Do you know how to do the “Corn on the Cob?” It’s a dance. Have you been living under a rock? Actually, my 5-year-old daughter made it up during our dance party.  You march in place while pretending to eat corn on the cob. Obviously!

Sometimes you just have to let loose and shake your money maker on a circa 1987 linoleum floor. I didn’t anticipate having a drill sergeant for a dance partner. My daughter demanded, “You have  to do what I do!” She looked like a cross between Elaine from Seinfeld and Giggle Elmo. I tried to keep up with her quick changing routine. It’s difficult when you’re not a mind reader. So, I decided to do my own thing and began tweerking like any classy mother would. I am kidding. I did the Roger Rabbit. “It’s not free dance,” she scolded. I wasn’t allowed to express myself?
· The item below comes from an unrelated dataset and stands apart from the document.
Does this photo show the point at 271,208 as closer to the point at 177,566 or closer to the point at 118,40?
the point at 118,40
I had to ask myself: ‘What would Kevin Bacon do?’ If he were here he would slam a cassette tape into the player and perform an angry solo dance in a warehouse.

 

Kevin Bacon wasn’t here. So, I had to follow “the man’s” orders. We ‘threw our hands in the air and waved them like we just didn’t care’ for about an hour. At one point, I stopped and just watched her. She giggled as she twirled around, her golden brown pony tail swinging from side to side. I wanted to savor the moment. ‘Remember this’ I thought to myself. I want to tell this story when she is a teenager and hates my guts. I don’t remember being her age. Hell, I forget to buy milk at the store even though it is written on a list I am holding in my hand. Will she remember we danced? She looked up at me lovingly and put her small hand in mine. Then, she chastised me for not dancing. “What are you doing? It’s not free dance!”